‘Sue The Bank’ Week Continues: Cuomo Charges Bank Of America With Fraud

Bank of America, its former CEO Kenneth D. Lewis, and its former CFO Joseph L. Price have been charged with duping shareholders and the federal government to complete a merger with Merrill Lynch. According to a lawsuit filed today by N.Y. Attorney General Andrew Cuomo, Bank of America’s management intentionally failed to disclose massive losses at Merrill so that shareholders would vote to approve the merger. Once the deal was approved, Bank of America’s management manipulated the federal government into saving the deal with billions in taxpayer funds by falsely claiming that they would back out of the deal without bailout funds, the government alleges.

Bank of America announced its plan to buy Merrill Lynch on September 15, 2008 and a shareholder vote to approve the transaction was scheduled for December 5, 2008. However, by the day of the shareholder vote, Merrill had incurred disastrous actual losses of more than $16 billion. According to Cuomo, Bank of America’s top management, including CEO Lewis and CFO Price, knew about these massive losses and that additional losses were forthcoming. Despite the fact that this information would be important to shareholders, the bank’s management chose not to disclose this information so that shareholders would approve the merger, Cuomo alleges.
Cuomo also contends that: After shareholders approved the deal, Lewis then misled federal regulators by telling them that the bank could not complete the merger without an extraordinary taxpayer bailout due to accelerated losses from Merrill. However, between the time that the shareholders had approved the deal and the time that Lewis sought a taxpayer bailout, Merrill’s actual losses had only increased by another $1.4 billion. The bank also threatened federal officials that they would terminate the merger agreement based on a material adverse change in Merrill’s financial condition, even though the bank knew that such an attempt would likely be futile.
Moreover, according to the complaint, as a result of their efforts, Bank of America received more than $20 billion in taxpayer aid. The bank’s management cannot explain why they did not disclose Merrill’s massive losses to shareholders even though the merger with Merrill would have threatened the bank’s very existence if there had been no taxpayer bailout.
Furthermore, the lawsuit alleges the following:
·         Shortly before the shareholder vote, Price ignored a warning from the bank’s Corporate Treasurer, Jeffrey Brown, who told Price that, “I didn’t want to be talking [about Merrill’s losses] through a glass wall over a telephone.”

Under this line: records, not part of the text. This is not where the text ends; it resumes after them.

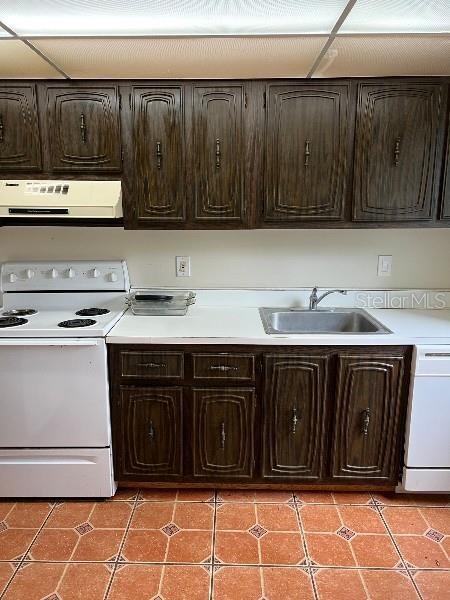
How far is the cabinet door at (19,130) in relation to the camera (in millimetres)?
2227

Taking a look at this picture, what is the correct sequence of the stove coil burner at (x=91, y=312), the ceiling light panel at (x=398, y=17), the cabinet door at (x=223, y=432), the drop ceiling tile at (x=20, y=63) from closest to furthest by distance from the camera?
the ceiling light panel at (x=398, y=17) → the drop ceiling tile at (x=20, y=63) → the cabinet door at (x=223, y=432) → the stove coil burner at (x=91, y=312)

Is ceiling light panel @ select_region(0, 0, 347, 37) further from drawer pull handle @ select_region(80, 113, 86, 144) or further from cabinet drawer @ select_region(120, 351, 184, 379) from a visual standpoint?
cabinet drawer @ select_region(120, 351, 184, 379)

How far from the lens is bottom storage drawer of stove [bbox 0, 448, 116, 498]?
7.40 feet

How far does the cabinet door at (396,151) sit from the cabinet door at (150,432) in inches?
54.2

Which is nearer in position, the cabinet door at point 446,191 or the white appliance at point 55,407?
the white appliance at point 55,407

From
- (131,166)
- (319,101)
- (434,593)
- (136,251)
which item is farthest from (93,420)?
(319,101)

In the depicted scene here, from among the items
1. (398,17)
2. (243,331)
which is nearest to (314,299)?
(243,331)

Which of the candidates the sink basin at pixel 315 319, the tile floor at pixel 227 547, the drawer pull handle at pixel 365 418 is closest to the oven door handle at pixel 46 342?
the tile floor at pixel 227 547

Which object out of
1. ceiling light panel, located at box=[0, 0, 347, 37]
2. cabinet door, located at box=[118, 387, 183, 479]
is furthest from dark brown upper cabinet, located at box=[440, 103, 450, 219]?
cabinet door, located at box=[118, 387, 183, 479]

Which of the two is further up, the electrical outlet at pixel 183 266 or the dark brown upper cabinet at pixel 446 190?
the dark brown upper cabinet at pixel 446 190

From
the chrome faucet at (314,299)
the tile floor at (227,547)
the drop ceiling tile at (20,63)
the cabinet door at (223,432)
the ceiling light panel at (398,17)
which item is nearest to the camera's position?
the ceiling light panel at (398,17)

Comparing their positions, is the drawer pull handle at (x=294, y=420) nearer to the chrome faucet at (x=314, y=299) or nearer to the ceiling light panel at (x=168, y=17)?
Answer: the chrome faucet at (x=314, y=299)

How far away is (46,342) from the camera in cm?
213

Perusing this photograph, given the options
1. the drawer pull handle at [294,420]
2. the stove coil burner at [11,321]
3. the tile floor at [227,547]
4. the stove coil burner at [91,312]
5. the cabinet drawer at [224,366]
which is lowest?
the tile floor at [227,547]
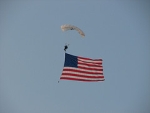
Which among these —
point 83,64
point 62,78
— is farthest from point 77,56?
point 62,78

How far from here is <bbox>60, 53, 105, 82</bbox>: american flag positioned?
30.9 metres

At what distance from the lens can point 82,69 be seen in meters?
31.7

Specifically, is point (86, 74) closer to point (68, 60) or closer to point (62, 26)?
point (68, 60)

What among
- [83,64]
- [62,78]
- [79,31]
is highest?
[79,31]

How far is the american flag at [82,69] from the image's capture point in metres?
30.9

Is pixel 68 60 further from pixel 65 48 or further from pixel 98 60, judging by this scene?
pixel 98 60

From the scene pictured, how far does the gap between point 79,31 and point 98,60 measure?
4.07m

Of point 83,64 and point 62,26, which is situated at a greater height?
point 62,26

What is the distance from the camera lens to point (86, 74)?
31.5m

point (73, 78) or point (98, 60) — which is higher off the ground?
point (98, 60)

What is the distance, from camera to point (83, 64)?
31906 mm

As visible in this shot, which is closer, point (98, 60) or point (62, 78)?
point (62, 78)

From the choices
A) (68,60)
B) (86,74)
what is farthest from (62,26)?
(86,74)

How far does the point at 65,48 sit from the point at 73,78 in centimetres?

·         The bank’s management failed to tell shareholders that it was allowing Merrill to pay $3.57 billion in bonuses. The amount, criteria, and timing of the bonus payments were omitted from the proxy. The bonuses were distributed in a manner that was completely inconsistent with Merrill’s prior practice, and in the worst year in Merrill’s history.
·         The bank’s management did not tell the bank’s lawyers about the full extent of Merrill’s losses before the shareholder vote. For example, the bank’s former General Counsel, Timothy Mayopoulos, was intentionally mislead about the size and nature of Merrill’s losses. After the shareholder vote, when Mayopoulos learned of the actual losses, he attempted to confront Price but was summarily terminated.
·         In the course of the Attorney General’s investigation, Lewis and other executives misled investigators about their conduct during and after the shareholder vote.
According to Cuomo: In the process of acquiring Merrill Lynch, Bank of America’s management intentionally misled its shareholders, its Board of Directors, its lawyers, and United States taxpayers. The lawsuit filed today in New York State Supreme Court seeks monetary relief and injunctions from Bank of America, Lewis, and Price.
A copy of the lawsuit can be found at: www.ag.ny.gov/media_center/2010/feb/BoA_Complaint.pdf.